Pomimo tego, że narracja autora w tych pięciu pozycjach wydaje się powtarzalna, historie bohaterów potrafią naprawdę wciągnąć tak mocno, że nie można przestać analizować ich losów, emocji i okoliczności życia. Zakwalifikowałabym te powieści do kategorii: sagi rodzinne. To historie obyczajowe o „zwykłym życiu, zwykłych ludzi” – jak możemy przeczytać w wielu recenzjach – i napisane dla zwykłych ludzi. Zadają pytania o to, „czy w życiu liczy się tak naprawdę samo życie?”.
Pojawia się w nich wątek wojenny, życie na prowincji i wszystkie ludzkie stany emocjonalne. Jest cierpienie, choroba, odmienność i związane z nią samotność i napiętnowanie, zbrodnia, zwątpienie, śmierć i narodziny, tęsknota, nadzieja, miłość, przyjaźń i wiara w lepsze jutro. Są również zaskakujące zwroty akcji. Bohaterowie stawiają czoła własnym słabościom lub się poddają – po prostu życie.
W wielkim skrócie, bez zdradzania zbyt wielu szczegółów:
Rdza. Rok 2002, mały Szymek nieoczekiwanie zostaje sam, a jego los będzie zależał od babci Tosi. Obojgu w dzieciństwie kończy się świat. Jak po takich doświadczeniach wygląda ich dorosłe życie? Powieść wzrusza, przenosi czytelnika do czasów drugiej wojny światowej. Kim są bohaterowie, którzy towarzyszą Tosi i Szymkowi?
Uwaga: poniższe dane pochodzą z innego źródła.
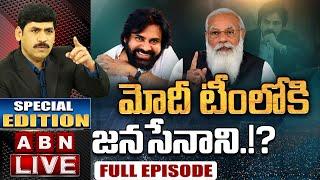 మోదీ టీంలోకి  జనసేనాని.!? జనసేనాని.!? || Pawan Kalyan Joins Modi Team.!? || Special Edition || ABN - ABNTELUGUTV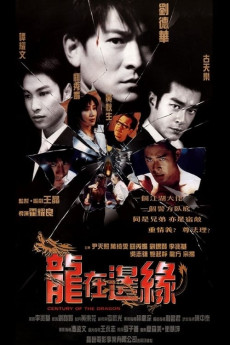 Century of the Dragon (1999) download
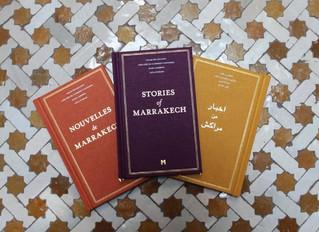 «Истории Марракеша» – сборник рассказов от четырех известных писателей и Royal Mansour о таинственно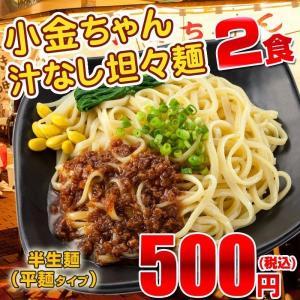 博多の名物屋台「小金ちゃん」 汁なし坦々麺 2食  ご当地ラーメン 有名店ラーメン|hot-emu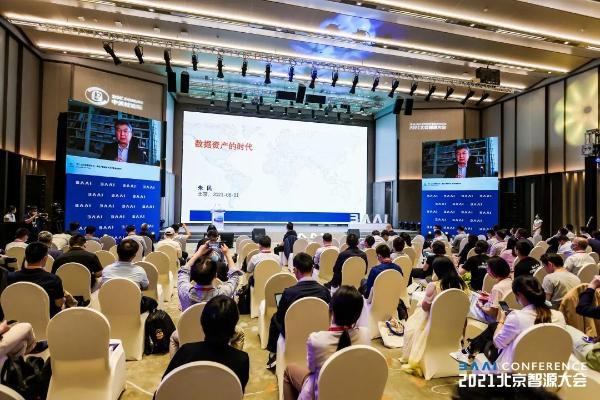 """智源大会开幕,全球最大智能模型""""悟道2.0""""发布"""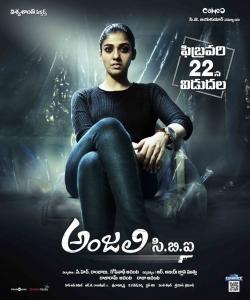 Nayanthara in Anjali CBI Movie Release Feb 22nd Posters
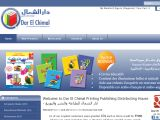 Browse Dar El Chimal - دار الشمال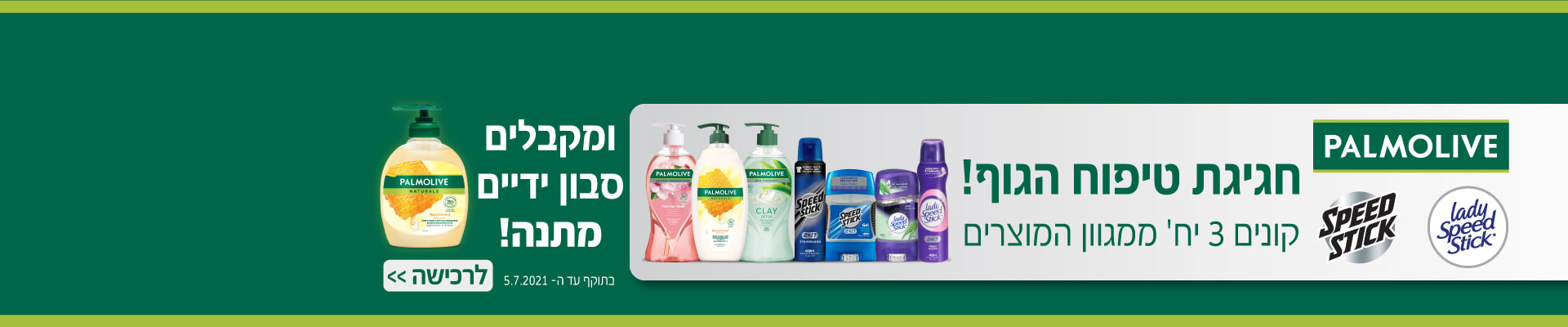PALMOLIVE  SPEED STICK LADY SPEED STICK חגיגת טיפוח הגוף! קונים 3 יח' ממגוון המוצרים ומקבלים סבון ידיים מתנה! לרכישה בתוקף עד ה- 5.7.2021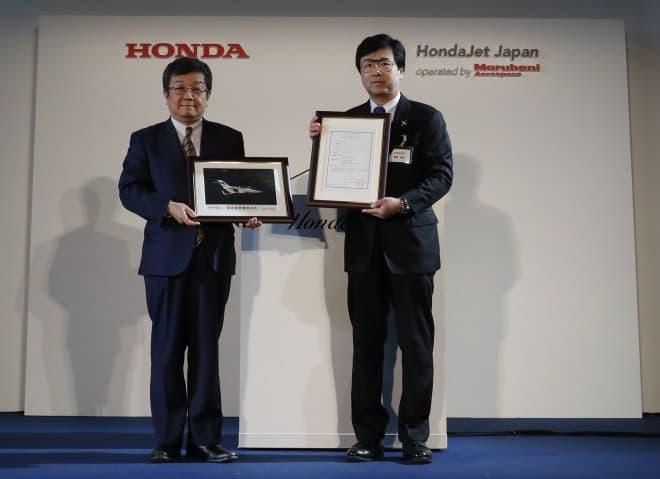 HondaJet、日本初号機を引き渡し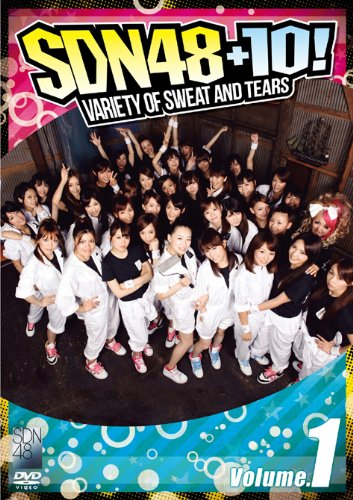 SDN48+10! Volume.1 [DVD]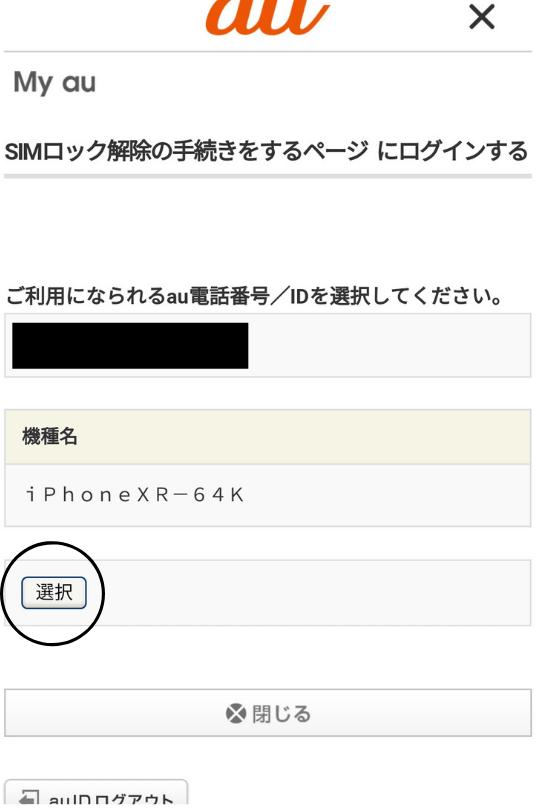SIMロック解除9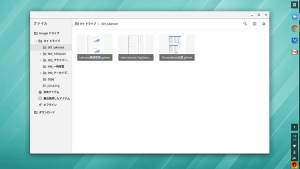 chromebook-app_1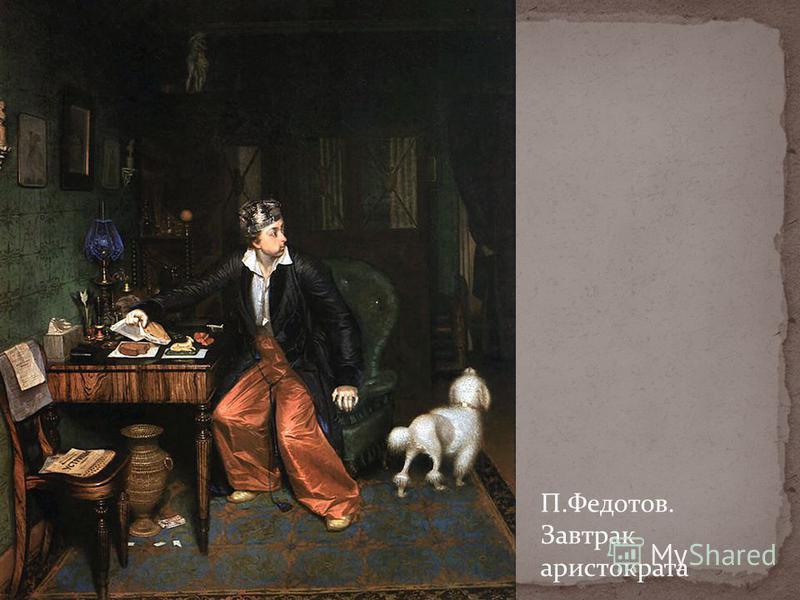 П.Федотов. Завтрак аристократа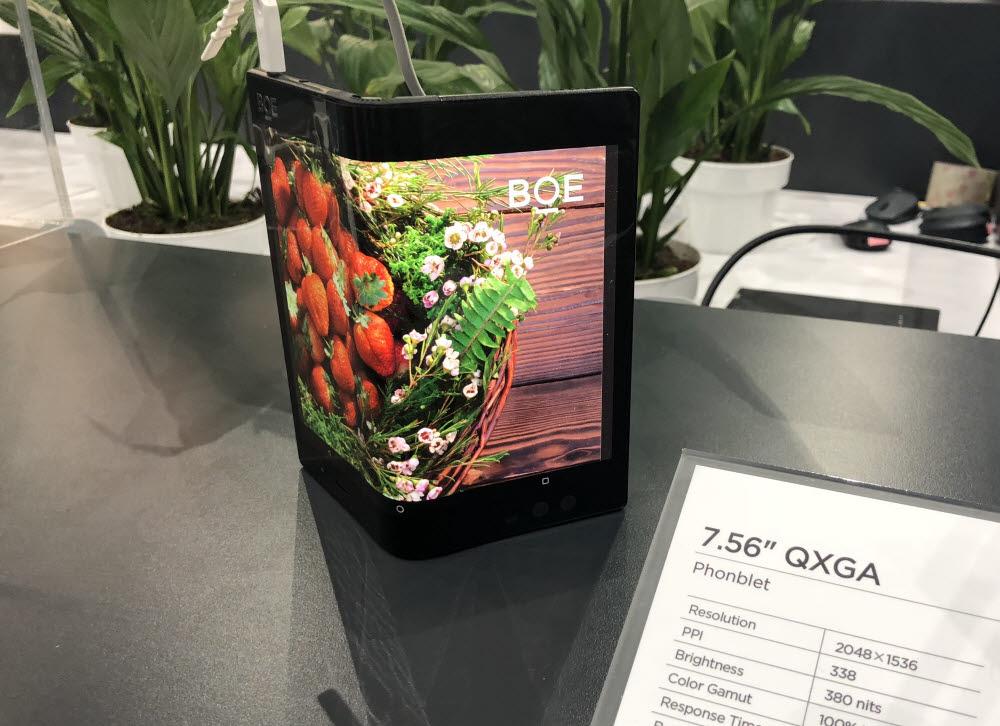 BOE tham gia thị trường UTG, bắt tay với các nhà cung cấp trong nước, cạnh tranh với Samsung Display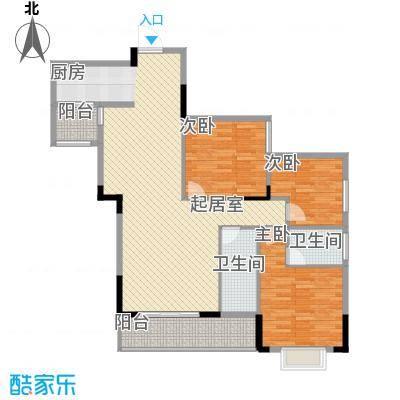 桂林独秀苑117.31㎡13栋D户型3室2厅2卫1厨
Dżozef. W dzisiejszej Warszawie, w szpitalnej sali spotykają się Grzesiek Bednar, dresiarz ze złamanym nosem; biznesmen Kurz; ciągle niezadowolony Maruda; i Stanisław, ten Czwarty, zafascynowany opowieściami Josepha Conrada. Grzegorz spisuje historię życia majaczącego w gorączce Stanisława zaczynając od czasów po wojnie i wydarzeń z dzieciństwa Stasia, które napiętnowane było lękiem przed niezwykłymi silami drewnianego kozła.
Dygot. Losy dwóch rodzin w trzech pokoleniach od 1938 do 2004 roku. Jeden z bohaterów, cierpiący na albinizm, nawiązuje relację z kobietą równie wyróżniającą się wyglądem – ocalałą z pożaru, który pozostawił na niej trwałe ślady. To tylko jeden z wątków powieści…
Saturnin. Mężczyzna o tytułowym imieniu, singiel, zostaje zmuszony do powrotu do rodzinnego Radziejowa, by pomóc w poszukiwaniu zaginionego dziadka. Jak wyglądał świat jego dzieciństwa i jakie tajemnice o swoich bliskich odkryje. Autor znów przenosi czytelnika w czasie do lat dzieciństwa Saturnina i do czasów Drugiej Wojny Światowej, by opowiedzieć też historię dziadka.
Ślady. Dziewiętnaście opowieści z życia różnych bohaterów. To dziś to w przeszłości. Epizody łączą szczegóły, takie jak miejsce pochodzenia postaci, bądź ich więzy rodzinne czy też czas trwania akcji. Książka o życiu i o przemijaniu, a przede wszystkim o śmierci przychodzącej tak po prostu mimochodem.